Can Central Bank Digital Currencies Improve Monetary Policies?
Banks are certainly not sitting on the sidelines, especially as some central banks such as China’s PBoC are developing cryptocurrency projects since 2014. In an effort to turn disruptive technologies simply into technologies, financial institutions will adopt blockchain and cryptocurrencies. However, can central bank digital currencies tame a wild beast and do they have some additional benefits?
Initially laughed off by financial institutions, cryptocurrencies have caught the attention of banks after years of development and success. Instead of fighting the ever-rising disruptive technology, banks have decided to adopt cryptocurrencies and blockchain technology by planning to issue central bank digital currencies (CBDC).
In 2017, the Bank of England was one of the first central banks to discuss the potential of a bank-issued cryptocurrency. China, who will soon release their own CBDC, started developing their own project in 2014 in an attempt to protect its own monetary policy against the eventual global adoption of the new digital asset class.
On 12 September 2019, the central bank governor of Chile Mario Marcel held a speech at the OECD Global Blockchain Policy Forum in Paris, discussing the prospects of integrating disruptive fintech technologies into the traditional economy. Marcel stated that central bank digital currencies could provide a flexible tool at a time where nations issue ‘unconventional monetary policies.’
In his speech, Marcel stated that cryptocurrencies such as Bitcoin could provide benefits to the traditional financial system. He added that disruptive technologies could address some issues that we currently have, such as transparency, cost, speed, security, and access.
In an effort to prevent disruptive technologies from being disruptive, the governor said that banks should adopt them to prevent instability in the economy and that both distributed ledger technology (DLT) and central bank digital currencies could ‘enhance market efficiency.’
Referring to recent unconventional monetary policies, Marcel noted that cryptocurrencies could be a key-tool for fixing negative nominal interest rates. However, the Chilean governor added that digital currencies should be further researched as there are possible drawbacks, and that central bank digital currencies do not really have to implement blockchain technology.
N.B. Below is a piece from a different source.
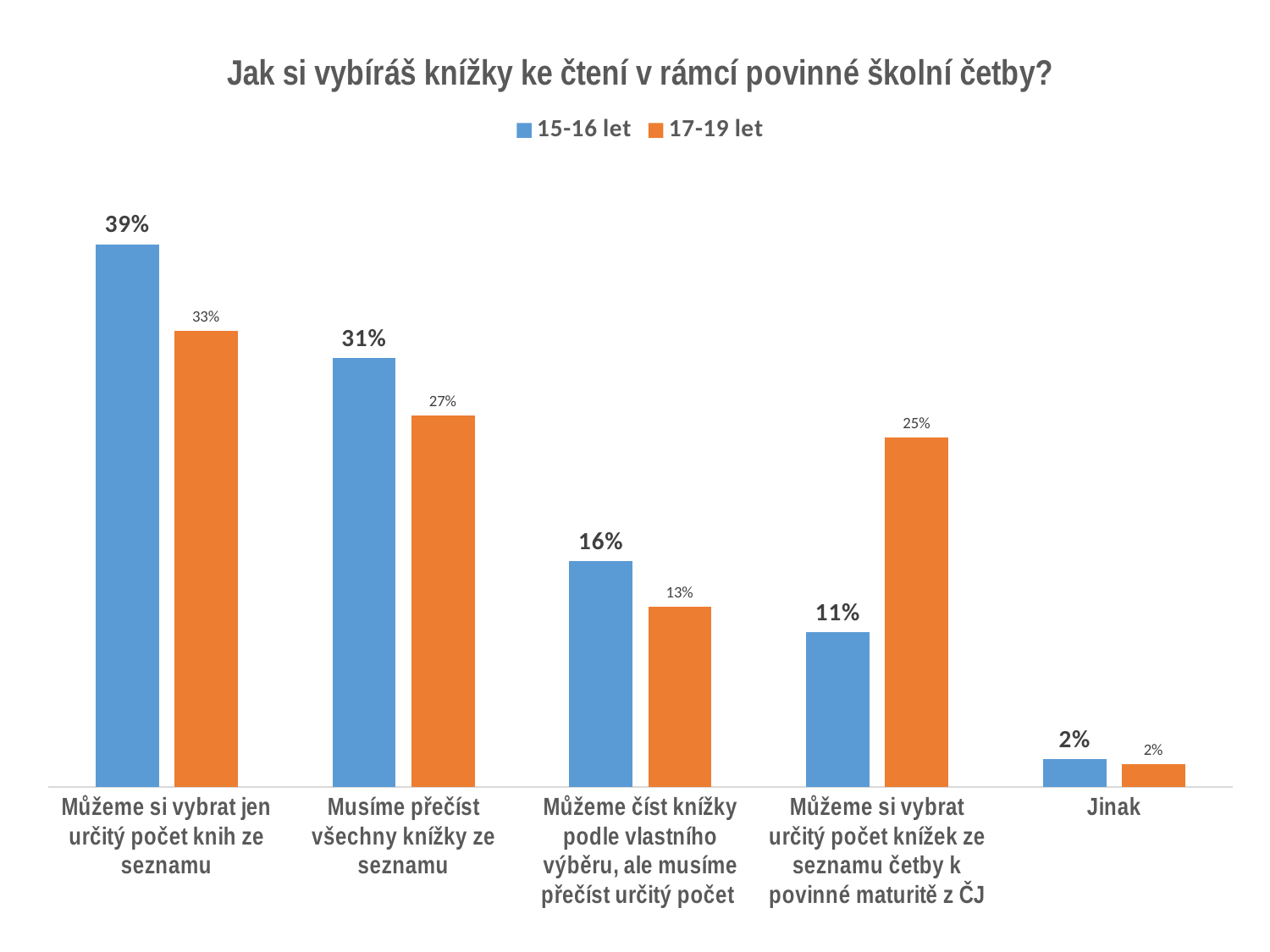
How many categories are shown on the x axis? 5 What is the value for 15-16 let in the category 'Můžeme si vybrat jen určitý počet knih ze seznamu'? 39% What is the difference between the 15-16 let and 17-19 let values in the category 'Můžeme si vybrat určitý počet knížek ze seznamu četby k povinné maturitě z ČJ'? 14% What is the title of the chart? Jak si vybíráš knížky ke čtení v rámcí povinné školní četby? What is the value for 17-19 let in the category 'Musíme přečíst všechny knížky ze seznamu'? 27% Which category has the highest value for the 15-16 let series? Můžeme si vybrat jen určitý počet knih ze seznamu What kind of chart is shown on the slide? Bar chart What is the difference between the 15-16 let and 17-19 let values in the category 'Můžeme si vybrat jen určitý počet knih ze seznamu'? 6% What is the value for 17-19 let in the category 'Můžeme si vybrat určitý počet knížek ze seznamu četby k povinné maturitě z ČJ'? 25% How many series does the legend list? 2 In the category 'Můžeme číst knížky podle vlastního výběru, ale musíme přečíst určitý počet', which series has the larger value, 15-16 let or 17-19 let? 15-16 let Which category has the lowest value for the 17-19 let series? Jinak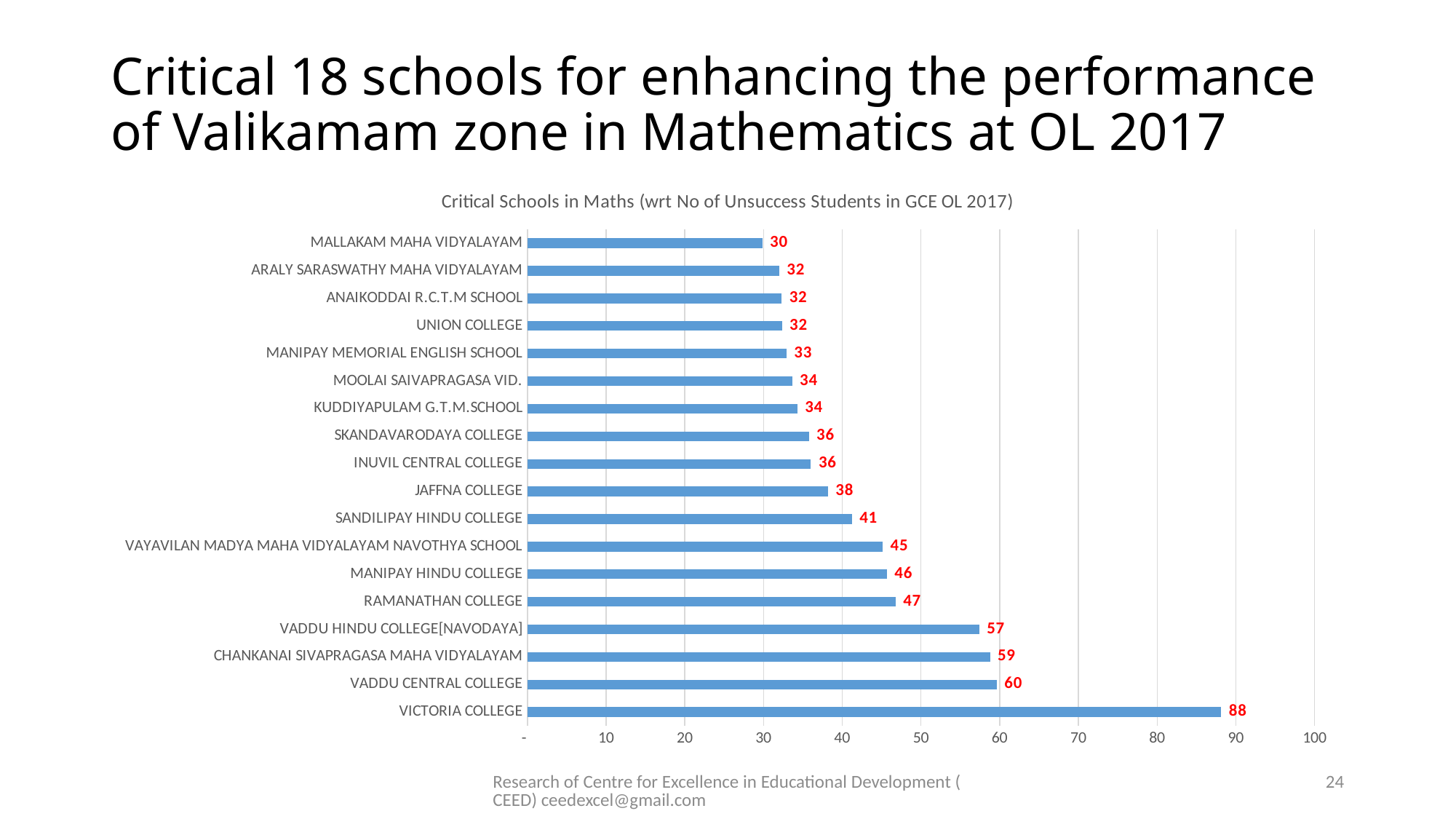
What is the value for Jaffna College? 38 What is the value for Victoria College? 88 What type of chart is shown on the slide? Bar chart Which is larger, the value for Manipay Hindu College or the value for Sandilipay Hindu College? Manipay Hindu College What is the title of the chart? Critical Schools in Maths (wrt No of Unsuccess Students in GCE OL 2017) Is the value for Chankanai Sivapragasa Maha Vidyalayam greater or less than 50? greater What is the value for Ramanathan College? 47 What is the value for Vaddu Hindu College[Navodaya]? 57 Which school has the lowest number of unsuccessful students? Mallakam Maha Vidyalayam What is the difference between the values for Victoria College and Vaddu Central College? 28 How many schools are shown in the chart? 18 Which school has the highest number of unsuccessful students? Victoria College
In the end, he acknowledged that blockchain could make monetary policymakers ‘faster and more powerful.’
Earlier today, CEO and founder of crypto exchange Binance, Changpeng Zhao, commented on the future release of China’s CBDC, stating that it is ‘a very good thing for the industry.’ As the project is set to launch as early as 11 November, we may soon get a glimpse of how effective cryptocurrencies can be when adopted by the banking system.
However, in Europe, a recent ING crypto report suggested that bank-issued cryptocurrencies may have to face some challenges to reach high adoption rates. After all, when being asked whether they liked the idea of having cryptocurrencies managed by a bank, only 27% of Europeans responded positively, while 40% were against it. Banks might therefore still have some convincing to do.